Bestmed’s strong financial base and reserve levels allow the scheme to ensure that contribution increases are protected against spiralling healthcare. “These statistics mean that our members experience peace of mind, knowing that their claims will always be covered, and their benefits are guaranteed, thus ensuring retention and attraction of new members,” she adds.
According to a study conducted by the Health Systems Trust, (1995) only 18% of South Africa’s population had access to private healthcare through medical aid schemes. This low figure is not unique to South Africa – even developed countries see the same trend, due to socio-economic factors and other reasons.
Between 1994 and 2006, the number of medical schemes declined from 170 to 124 in the country. Currently, there are over 100 medical schemes, 26 of which are open schemes. The economic recession played a role in some schemes’ closures. Smaller schemes were taken over by stronger and more stable ones.
Comments Sasja La Grange, Corporate Communications Manager, “Bestmed kept its head above the water when times were tough. Despite the decrease in the number of schemes, membership increased considerably over the years. We have acquired some schemes to strengthen our base and this strategy still continues. We are currently talking to potential companies with which we can merge, and if these transactions are successful, our presence in this industry will strengthen further.”

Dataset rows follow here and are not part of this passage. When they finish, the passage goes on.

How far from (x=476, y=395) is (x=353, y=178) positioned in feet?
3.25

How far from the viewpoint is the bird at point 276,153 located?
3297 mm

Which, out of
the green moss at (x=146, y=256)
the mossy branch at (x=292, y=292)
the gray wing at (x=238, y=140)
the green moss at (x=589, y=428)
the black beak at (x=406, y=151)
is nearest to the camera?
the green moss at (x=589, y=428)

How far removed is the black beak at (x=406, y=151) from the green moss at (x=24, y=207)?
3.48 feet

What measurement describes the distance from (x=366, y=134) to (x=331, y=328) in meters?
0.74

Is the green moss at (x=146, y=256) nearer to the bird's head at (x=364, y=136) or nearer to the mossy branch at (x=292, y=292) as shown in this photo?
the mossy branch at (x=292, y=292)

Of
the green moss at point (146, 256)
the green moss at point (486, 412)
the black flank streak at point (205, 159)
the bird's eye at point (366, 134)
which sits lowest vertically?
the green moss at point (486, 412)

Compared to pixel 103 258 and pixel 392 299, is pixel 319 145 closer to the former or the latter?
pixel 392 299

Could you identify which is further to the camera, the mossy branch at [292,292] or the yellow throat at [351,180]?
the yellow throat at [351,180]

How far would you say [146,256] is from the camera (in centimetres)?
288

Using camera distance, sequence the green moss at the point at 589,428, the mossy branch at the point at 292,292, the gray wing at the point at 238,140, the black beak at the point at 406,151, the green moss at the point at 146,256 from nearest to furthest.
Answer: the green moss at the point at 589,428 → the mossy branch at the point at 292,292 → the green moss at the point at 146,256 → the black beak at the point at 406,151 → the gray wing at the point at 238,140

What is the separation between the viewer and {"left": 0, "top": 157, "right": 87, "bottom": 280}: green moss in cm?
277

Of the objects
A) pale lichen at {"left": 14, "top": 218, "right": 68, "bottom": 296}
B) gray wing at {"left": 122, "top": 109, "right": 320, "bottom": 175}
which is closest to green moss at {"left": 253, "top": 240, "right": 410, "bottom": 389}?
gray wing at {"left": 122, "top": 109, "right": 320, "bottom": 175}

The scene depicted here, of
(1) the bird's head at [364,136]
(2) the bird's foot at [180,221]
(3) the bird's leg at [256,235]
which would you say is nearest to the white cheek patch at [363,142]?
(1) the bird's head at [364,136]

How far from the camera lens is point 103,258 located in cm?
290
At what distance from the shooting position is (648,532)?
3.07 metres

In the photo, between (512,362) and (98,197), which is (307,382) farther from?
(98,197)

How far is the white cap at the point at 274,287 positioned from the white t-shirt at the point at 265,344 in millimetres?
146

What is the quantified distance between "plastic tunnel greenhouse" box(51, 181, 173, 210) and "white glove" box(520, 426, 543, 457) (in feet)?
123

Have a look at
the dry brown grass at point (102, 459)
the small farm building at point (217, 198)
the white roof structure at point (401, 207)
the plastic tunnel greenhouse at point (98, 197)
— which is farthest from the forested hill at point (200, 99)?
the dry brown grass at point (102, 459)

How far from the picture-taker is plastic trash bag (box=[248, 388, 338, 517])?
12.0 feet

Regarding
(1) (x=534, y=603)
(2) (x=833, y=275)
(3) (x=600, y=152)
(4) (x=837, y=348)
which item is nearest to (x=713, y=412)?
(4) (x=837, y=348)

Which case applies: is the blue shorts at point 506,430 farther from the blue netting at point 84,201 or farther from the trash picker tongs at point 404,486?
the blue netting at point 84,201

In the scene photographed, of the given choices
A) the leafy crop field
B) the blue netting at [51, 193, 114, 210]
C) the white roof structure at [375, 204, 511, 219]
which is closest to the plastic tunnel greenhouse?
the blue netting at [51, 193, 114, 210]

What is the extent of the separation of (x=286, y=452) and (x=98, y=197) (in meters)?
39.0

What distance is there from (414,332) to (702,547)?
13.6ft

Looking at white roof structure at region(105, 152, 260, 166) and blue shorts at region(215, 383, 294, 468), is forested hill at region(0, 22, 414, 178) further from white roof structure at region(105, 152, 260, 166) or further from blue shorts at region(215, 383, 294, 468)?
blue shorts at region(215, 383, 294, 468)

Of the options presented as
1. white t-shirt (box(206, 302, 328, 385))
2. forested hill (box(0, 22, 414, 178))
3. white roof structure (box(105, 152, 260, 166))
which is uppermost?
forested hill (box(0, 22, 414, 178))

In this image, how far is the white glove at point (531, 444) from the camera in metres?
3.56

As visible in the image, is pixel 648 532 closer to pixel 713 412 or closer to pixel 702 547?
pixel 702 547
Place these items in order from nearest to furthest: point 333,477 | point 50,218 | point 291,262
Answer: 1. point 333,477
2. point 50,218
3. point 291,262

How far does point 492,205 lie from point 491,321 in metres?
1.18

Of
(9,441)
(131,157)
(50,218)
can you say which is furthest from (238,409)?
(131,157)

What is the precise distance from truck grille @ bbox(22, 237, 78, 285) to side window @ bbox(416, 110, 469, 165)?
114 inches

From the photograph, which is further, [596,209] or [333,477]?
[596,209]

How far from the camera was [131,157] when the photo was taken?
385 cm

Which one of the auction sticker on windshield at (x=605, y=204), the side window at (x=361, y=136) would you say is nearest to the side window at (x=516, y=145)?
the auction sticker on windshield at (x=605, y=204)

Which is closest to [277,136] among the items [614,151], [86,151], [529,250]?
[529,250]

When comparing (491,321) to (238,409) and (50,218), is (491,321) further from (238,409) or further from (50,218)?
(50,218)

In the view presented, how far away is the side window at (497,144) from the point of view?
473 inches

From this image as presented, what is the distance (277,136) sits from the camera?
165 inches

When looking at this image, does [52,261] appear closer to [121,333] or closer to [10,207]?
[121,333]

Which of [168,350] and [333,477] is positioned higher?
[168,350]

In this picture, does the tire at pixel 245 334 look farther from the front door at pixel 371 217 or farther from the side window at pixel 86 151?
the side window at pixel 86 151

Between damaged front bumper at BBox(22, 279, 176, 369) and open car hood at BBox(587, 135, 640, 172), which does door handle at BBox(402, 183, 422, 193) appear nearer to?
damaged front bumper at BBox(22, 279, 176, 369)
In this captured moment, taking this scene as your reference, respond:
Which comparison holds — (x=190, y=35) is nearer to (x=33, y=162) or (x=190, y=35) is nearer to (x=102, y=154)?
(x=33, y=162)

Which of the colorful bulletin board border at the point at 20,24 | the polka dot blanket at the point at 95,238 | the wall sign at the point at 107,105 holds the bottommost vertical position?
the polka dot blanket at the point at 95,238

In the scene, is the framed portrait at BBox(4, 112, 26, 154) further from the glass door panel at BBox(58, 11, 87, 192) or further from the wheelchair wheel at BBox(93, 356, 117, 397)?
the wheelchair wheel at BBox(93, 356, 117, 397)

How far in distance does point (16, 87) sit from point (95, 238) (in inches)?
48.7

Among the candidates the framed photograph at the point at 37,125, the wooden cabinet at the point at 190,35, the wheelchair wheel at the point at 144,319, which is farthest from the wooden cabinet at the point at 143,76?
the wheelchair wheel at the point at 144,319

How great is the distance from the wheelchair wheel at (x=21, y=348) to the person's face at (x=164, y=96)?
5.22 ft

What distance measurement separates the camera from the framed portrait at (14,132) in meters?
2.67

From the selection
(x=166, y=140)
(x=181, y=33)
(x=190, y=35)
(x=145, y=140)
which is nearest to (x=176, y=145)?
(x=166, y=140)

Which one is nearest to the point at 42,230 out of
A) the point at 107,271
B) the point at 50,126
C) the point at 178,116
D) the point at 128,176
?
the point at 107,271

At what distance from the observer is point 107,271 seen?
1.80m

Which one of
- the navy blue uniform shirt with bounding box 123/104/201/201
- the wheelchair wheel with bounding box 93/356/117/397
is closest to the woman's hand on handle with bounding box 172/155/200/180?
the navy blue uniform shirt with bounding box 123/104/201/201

The scheme’s strategic focus is to strengthen its current achievements by creating a sustainable business that will benefit all its members, as well as enhance relationships with service providers to ensure access to quality healthcare. La Grange points out that Bestmed pioneered wellness programmes in the workplace. Due to the competitiveness of this industry, and in order to realise the scheme’s strategy, focus will be put on its wellness programme to build on its four pillars, namely: Be Active; Be Nutri-wise; Be Safe and Be Happy. We aim to assist corporates ensure that healthy living will translate into their businesses’ healthy bottom line and healthy employees”, comments La Grange.”
Recently, Bestmed invested in improving its digital platforms, which includes the launch of its new website that acts as a dedicated portal for members and other stakeholders to provide updated information on the various programmes and benefit options. The webmail service gives members a summary of their registered chronic medicine and conditions, as well as the three most recent claims received and assessed via email.